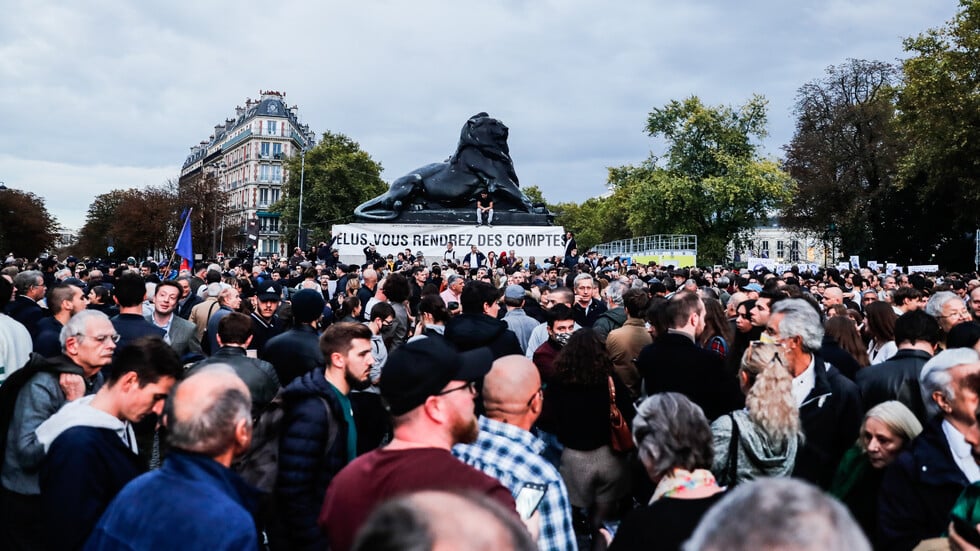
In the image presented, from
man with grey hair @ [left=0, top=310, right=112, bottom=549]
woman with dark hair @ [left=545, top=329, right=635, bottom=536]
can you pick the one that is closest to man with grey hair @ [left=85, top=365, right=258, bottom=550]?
man with grey hair @ [left=0, top=310, right=112, bottom=549]

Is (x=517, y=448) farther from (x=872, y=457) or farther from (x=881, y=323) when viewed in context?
(x=881, y=323)

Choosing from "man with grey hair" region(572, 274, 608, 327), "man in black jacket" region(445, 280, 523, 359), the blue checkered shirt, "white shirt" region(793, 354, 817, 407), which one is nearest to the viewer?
the blue checkered shirt

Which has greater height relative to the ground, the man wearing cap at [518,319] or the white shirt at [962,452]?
the man wearing cap at [518,319]

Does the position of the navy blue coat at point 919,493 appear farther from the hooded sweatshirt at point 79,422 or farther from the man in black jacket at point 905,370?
the hooded sweatshirt at point 79,422

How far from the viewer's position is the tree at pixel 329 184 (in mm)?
70250

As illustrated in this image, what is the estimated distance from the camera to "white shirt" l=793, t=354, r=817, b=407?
172 inches

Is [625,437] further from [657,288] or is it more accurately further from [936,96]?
[936,96]

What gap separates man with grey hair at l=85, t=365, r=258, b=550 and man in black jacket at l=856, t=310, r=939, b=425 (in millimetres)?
3651

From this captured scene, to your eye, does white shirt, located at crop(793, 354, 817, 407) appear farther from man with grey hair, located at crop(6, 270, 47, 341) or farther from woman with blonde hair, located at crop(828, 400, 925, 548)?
man with grey hair, located at crop(6, 270, 47, 341)

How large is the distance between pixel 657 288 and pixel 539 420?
458cm

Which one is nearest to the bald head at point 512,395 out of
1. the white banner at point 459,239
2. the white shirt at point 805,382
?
the white shirt at point 805,382

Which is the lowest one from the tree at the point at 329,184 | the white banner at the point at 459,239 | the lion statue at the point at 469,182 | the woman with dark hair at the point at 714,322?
the woman with dark hair at the point at 714,322

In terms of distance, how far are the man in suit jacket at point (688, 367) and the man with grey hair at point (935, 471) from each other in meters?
1.42

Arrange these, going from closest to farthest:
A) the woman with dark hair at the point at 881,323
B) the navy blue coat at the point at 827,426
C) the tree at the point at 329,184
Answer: the navy blue coat at the point at 827,426
the woman with dark hair at the point at 881,323
the tree at the point at 329,184
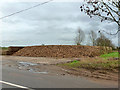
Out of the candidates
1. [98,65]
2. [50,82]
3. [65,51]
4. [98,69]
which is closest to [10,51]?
[65,51]

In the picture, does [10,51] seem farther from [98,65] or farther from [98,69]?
[98,69]

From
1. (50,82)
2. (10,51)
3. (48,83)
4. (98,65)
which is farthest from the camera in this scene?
(10,51)

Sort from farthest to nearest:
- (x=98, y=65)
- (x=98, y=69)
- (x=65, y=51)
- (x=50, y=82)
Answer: (x=65, y=51) → (x=98, y=65) → (x=98, y=69) → (x=50, y=82)

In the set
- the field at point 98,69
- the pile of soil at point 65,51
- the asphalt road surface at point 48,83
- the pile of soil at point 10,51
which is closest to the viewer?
the asphalt road surface at point 48,83

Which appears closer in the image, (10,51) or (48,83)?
(48,83)

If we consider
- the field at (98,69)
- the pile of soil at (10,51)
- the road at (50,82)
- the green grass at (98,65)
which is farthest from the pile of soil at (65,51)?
the road at (50,82)

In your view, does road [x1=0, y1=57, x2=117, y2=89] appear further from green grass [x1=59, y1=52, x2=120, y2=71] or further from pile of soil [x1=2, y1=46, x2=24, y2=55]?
pile of soil [x1=2, y1=46, x2=24, y2=55]

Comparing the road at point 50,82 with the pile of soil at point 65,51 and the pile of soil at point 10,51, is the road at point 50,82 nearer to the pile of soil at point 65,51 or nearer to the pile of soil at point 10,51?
the pile of soil at point 65,51

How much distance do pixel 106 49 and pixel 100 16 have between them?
1715 cm

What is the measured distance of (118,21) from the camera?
9.24 metres

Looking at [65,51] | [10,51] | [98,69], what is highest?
[65,51]

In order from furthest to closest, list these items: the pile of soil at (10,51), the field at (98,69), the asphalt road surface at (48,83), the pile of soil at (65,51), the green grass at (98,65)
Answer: the pile of soil at (10,51) → the pile of soil at (65,51) → the green grass at (98,65) → the field at (98,69) → the asphalt road surface at (48,83)

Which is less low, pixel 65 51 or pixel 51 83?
pixel 65 51

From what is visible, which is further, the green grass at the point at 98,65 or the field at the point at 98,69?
the green grass at the point at 98,65
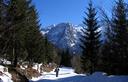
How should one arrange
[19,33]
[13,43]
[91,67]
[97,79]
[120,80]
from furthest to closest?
[91,67] < [13,43] < [19,33] < [97,79] < [120,80]

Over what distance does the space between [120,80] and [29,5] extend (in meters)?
22.1

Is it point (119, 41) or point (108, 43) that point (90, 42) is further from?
point (119, 41)

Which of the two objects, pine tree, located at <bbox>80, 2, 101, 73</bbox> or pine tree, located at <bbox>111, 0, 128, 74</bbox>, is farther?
pine tree, located at <bbox>80, 2, 101, 73</bbox>

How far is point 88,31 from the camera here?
49781 mm

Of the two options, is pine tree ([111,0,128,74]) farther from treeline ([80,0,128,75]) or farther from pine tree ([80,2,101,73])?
pine tree ([80,2,101,73])

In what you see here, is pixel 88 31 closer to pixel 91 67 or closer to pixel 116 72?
pixel 91 67

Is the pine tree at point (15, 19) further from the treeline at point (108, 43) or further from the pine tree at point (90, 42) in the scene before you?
the pine tree at point (90, 42)

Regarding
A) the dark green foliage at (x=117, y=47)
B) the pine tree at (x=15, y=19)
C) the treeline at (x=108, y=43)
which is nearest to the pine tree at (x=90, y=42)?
the treeline at (x=108, y=43)

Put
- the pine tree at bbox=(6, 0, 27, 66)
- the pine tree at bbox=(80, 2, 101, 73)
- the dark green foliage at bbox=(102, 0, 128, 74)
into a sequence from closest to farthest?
1. the pine tree at bbox=(6, 0, 27, 66)
2. the dark green foliage at bbox=(102, 0, 128, 74)
3. the pine tree at bbox=(80, 2, 101, 73)

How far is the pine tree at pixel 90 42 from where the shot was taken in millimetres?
48594

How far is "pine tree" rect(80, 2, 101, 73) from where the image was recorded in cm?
4859

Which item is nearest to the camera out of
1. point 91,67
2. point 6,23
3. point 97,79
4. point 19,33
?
point 97,79

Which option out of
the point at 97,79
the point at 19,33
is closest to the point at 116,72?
the point at 97,79

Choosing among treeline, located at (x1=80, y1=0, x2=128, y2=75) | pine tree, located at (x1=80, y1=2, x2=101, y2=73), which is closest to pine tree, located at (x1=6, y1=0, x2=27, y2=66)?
treeline, located at (x1=80, y1=0, x2=128, y2=75)
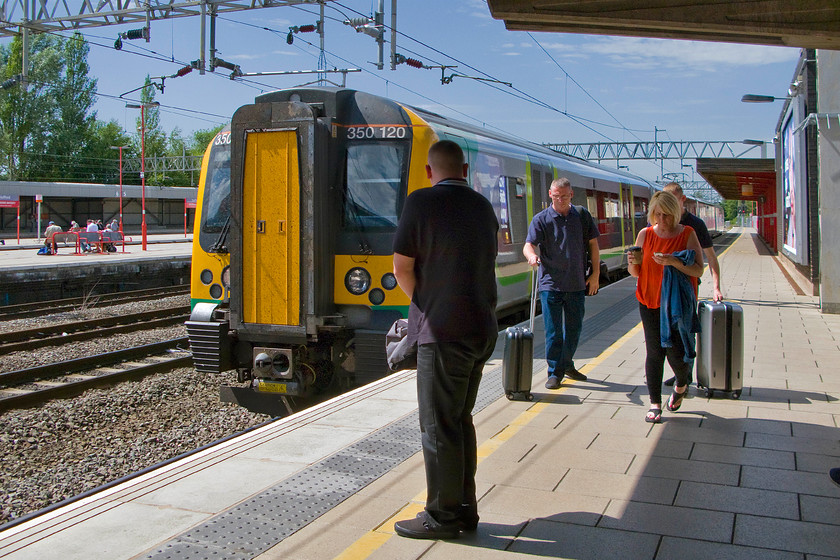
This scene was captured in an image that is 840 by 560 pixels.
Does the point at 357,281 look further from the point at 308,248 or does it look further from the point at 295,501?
the point at 295,501

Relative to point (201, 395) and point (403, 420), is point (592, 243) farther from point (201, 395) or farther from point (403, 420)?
point (201, 395)

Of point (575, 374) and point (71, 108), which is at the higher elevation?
point (71, 108)

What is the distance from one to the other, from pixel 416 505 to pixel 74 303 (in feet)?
56.8


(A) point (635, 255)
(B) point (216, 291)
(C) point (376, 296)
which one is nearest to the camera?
(A) point (635, 255)

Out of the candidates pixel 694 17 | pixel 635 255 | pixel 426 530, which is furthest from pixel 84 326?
pixel 426 530

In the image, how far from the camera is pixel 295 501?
13.7 feet

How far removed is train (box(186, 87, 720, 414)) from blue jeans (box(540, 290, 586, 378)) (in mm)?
1289

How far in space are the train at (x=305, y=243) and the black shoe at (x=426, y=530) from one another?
3.62 metres

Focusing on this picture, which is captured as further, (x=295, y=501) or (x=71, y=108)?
(x=71, y=108)

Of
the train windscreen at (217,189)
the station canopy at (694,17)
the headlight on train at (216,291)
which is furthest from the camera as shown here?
the train windscreen at (217,189)

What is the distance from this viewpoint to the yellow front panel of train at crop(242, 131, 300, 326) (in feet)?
23.9

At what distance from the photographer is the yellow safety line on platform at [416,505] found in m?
3.58

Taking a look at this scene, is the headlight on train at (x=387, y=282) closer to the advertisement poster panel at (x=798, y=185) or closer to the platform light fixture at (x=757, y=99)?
the advertisement poster panel at (x=798, y=185)

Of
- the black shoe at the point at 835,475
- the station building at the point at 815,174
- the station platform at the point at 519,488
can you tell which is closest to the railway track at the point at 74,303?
the station platform at the point at 519,488
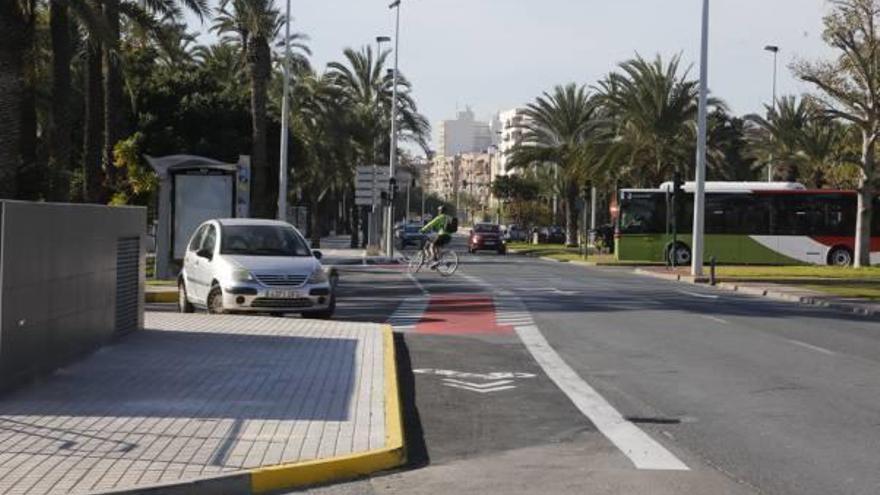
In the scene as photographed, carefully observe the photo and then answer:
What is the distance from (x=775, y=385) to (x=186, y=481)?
305 inches

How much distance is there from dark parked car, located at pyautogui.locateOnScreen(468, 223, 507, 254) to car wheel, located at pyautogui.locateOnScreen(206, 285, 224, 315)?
4571 cm

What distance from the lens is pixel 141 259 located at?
591 inches

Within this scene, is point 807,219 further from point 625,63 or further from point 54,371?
point 54,371

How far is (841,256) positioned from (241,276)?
34737 mm

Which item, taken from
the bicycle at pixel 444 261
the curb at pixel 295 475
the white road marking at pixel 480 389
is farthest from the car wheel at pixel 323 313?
the bicycle at pixel 444 261

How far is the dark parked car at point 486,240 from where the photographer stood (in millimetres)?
63344

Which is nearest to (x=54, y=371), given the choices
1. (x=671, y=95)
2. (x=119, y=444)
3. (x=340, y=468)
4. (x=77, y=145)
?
(x=119, y=444)

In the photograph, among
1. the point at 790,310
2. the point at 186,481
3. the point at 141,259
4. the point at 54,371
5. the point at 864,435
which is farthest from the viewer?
the point at 790,310

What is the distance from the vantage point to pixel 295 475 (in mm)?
7129

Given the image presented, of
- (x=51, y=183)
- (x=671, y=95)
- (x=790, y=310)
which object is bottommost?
(x=790, y=310)

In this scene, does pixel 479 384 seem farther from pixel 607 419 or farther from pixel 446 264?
pixel 446 264

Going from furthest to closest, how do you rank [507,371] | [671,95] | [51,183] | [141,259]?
1. [671,95]
2. [51,183]
3. [141,259]
4. [507,371]

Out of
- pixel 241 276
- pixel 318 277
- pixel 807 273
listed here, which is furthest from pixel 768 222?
pixel 241 276

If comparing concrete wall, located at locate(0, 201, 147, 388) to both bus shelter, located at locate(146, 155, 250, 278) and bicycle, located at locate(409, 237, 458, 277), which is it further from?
bicycle, located at locate(409, 237, 458, 277)
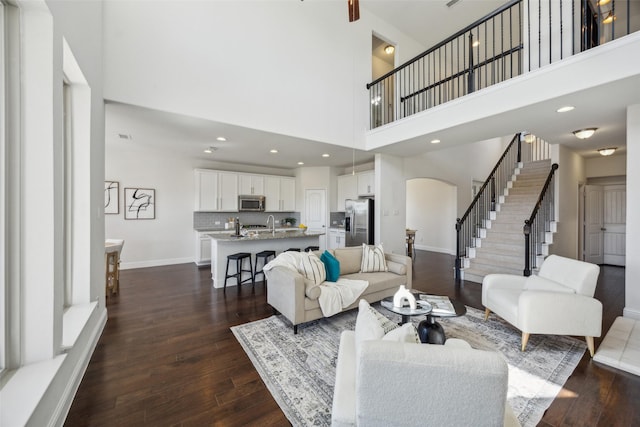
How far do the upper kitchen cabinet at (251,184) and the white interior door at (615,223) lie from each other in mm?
9140

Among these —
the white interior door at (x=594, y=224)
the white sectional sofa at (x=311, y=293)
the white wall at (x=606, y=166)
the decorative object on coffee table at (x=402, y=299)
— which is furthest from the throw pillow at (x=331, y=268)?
the white wall at (x=606, y=166)

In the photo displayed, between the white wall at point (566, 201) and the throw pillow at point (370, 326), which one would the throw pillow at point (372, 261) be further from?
the white wall at point (566, 201)

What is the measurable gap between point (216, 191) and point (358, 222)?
386 cm

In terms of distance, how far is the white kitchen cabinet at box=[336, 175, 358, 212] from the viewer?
7.24 meters

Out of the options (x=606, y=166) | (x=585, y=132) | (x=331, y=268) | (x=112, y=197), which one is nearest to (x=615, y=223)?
(x=606, y=166)

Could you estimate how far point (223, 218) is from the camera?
7.15m

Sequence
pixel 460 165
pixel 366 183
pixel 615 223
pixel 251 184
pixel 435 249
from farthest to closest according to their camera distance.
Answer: pixel 435 249, pixel 460 165, pixel 251 184, pixel 366 183, pixel 615 223

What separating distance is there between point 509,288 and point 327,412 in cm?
269

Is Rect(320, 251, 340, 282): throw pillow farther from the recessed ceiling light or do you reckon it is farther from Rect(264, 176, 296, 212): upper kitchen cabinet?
Rect(264, 176, 296, 212): upper kitchen cabinet

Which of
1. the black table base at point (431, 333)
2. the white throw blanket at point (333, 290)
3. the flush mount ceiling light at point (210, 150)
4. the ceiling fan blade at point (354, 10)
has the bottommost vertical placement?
the black table base at point (431, 333)

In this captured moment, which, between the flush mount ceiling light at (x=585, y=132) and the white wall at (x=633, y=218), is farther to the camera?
the flush mount ceiling light at (x=585, y=132)

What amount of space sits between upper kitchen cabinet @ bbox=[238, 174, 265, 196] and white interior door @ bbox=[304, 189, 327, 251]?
140 centimetres

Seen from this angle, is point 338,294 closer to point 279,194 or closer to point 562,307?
point 562,307

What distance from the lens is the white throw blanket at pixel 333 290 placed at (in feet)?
9.84
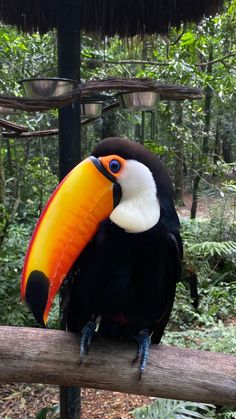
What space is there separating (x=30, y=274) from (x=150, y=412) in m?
1.65

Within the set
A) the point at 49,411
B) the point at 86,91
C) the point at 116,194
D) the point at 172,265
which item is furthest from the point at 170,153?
the point at 116,194

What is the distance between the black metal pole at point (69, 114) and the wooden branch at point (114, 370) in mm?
937

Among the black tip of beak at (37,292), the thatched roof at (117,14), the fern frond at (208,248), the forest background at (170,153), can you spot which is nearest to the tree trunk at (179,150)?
the forest background at (170,153)

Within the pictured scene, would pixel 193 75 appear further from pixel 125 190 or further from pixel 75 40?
pixel 125 190

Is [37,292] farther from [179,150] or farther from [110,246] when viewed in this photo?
[179,150]

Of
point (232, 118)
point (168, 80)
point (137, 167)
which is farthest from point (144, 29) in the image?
point (232, 118)

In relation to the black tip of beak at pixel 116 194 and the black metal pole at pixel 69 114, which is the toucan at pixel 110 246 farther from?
the black metal pole at pixel 69 114

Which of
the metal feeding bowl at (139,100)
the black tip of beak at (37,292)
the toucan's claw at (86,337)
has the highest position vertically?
the metal feeding bowl at (139,100)

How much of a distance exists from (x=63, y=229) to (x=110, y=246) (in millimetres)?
189

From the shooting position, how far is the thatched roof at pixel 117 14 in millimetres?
2646

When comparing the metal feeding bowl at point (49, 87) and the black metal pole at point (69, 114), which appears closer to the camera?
the metal feeding bowl at point (49, 87)

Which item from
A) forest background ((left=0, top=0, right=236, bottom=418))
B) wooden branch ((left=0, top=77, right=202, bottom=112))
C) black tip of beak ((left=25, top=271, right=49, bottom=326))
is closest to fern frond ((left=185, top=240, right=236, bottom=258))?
forest background ((left=0, top=0, right=236, bottom=418))

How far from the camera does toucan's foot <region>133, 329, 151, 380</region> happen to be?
4.52 feet

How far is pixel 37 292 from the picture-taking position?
1.13 meters
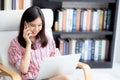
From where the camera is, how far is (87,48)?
11.3ft

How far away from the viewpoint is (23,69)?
2127 millimetres

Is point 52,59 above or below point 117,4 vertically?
below

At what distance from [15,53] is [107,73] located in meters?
1.48

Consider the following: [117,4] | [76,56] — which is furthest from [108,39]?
[76,56]

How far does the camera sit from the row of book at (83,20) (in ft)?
10.8

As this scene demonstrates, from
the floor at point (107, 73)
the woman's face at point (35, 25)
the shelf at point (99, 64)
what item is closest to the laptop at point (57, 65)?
the woman's face at point (35, 25)

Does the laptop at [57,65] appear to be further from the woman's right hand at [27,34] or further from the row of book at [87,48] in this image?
the row of book at [87,48]

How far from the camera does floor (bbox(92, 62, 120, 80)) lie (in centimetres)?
319

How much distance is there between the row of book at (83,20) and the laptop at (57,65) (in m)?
1.27

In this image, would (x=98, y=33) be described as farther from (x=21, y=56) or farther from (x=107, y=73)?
(x=21, y=56)

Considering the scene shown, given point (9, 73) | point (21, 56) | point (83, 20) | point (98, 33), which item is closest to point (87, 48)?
point (98, 33)

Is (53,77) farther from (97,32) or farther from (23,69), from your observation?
(97,32)

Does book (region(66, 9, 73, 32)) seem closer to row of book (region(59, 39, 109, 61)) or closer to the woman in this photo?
row of book (region(59, 39, 109, 61))

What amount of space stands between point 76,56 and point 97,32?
134 centimetres
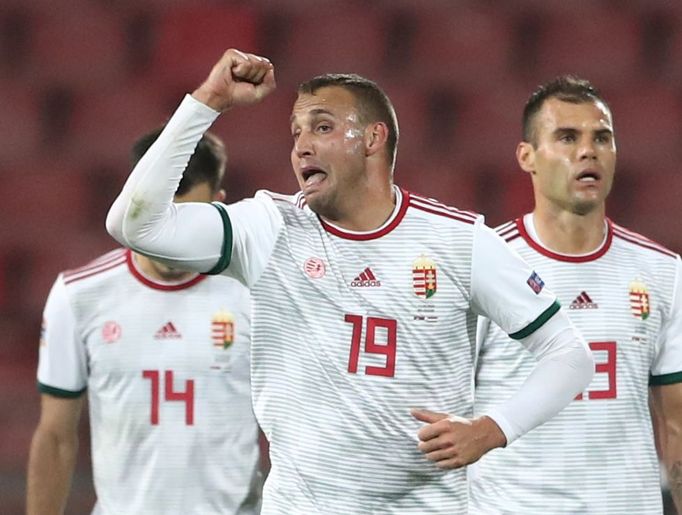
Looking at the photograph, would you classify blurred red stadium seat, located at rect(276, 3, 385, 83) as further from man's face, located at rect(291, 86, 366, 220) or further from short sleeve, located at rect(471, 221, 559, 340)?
short sleeve, located at rect(471, 221, 559, 340)

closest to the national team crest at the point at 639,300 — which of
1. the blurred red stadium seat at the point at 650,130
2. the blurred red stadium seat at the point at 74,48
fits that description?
the blurred red stadium seat at the point at 650,130

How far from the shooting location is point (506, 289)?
10.6 feet

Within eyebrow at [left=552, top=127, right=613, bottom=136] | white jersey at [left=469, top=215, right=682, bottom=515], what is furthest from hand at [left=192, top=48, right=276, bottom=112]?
eyebrow at [left=552, top=127, right=613, bottom=136]

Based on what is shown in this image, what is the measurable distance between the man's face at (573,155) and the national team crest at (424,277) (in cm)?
87

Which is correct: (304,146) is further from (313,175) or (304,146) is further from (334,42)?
(334,42)

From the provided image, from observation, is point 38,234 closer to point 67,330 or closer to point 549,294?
point 67,330

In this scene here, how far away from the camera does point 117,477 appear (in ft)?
12.9

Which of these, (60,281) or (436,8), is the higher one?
(436,8)

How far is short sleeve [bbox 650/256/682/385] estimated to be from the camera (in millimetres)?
3883

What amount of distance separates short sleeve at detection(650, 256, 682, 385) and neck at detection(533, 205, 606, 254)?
0.27 metres

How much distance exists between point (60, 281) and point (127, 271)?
Answer: 18 centimetres

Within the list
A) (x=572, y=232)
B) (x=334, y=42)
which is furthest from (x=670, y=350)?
(x=334, y=42)

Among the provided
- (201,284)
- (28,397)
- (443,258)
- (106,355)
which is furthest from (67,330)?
(28,397)

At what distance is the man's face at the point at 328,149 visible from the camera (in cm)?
324
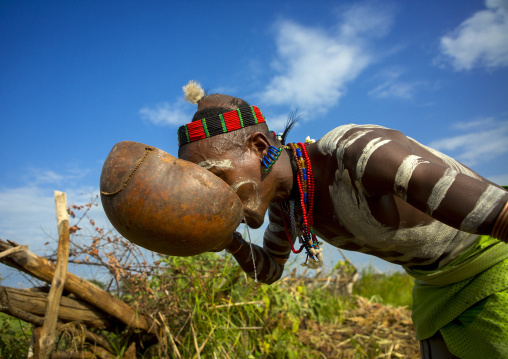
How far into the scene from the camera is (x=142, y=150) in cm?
154

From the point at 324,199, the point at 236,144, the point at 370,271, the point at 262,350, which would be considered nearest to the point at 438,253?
the point at 324,199

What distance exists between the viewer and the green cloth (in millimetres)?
1753

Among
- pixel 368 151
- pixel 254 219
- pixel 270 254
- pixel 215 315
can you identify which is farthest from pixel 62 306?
pixel 368 151

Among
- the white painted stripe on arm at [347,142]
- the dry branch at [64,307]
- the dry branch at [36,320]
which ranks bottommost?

----

▶ _CHALLENGE_: Rewrite the data above, from its beginning through the line containing "can you pick", as a JSON list of strings with one string per line. Skip blank lines and leave out the picture.

▶ _RESULT_:
[
  "In the image presented, from",
  "man with grey hair @ [left=0, top=310, right=112, bottom=549]",
  "woman with dark hair @ [left=545, top=329, right=635, bottom=536]",
  "can you pick the one that is closest to man with grey hair @ [left=85, top=365, right=258, bottom=550]?"
]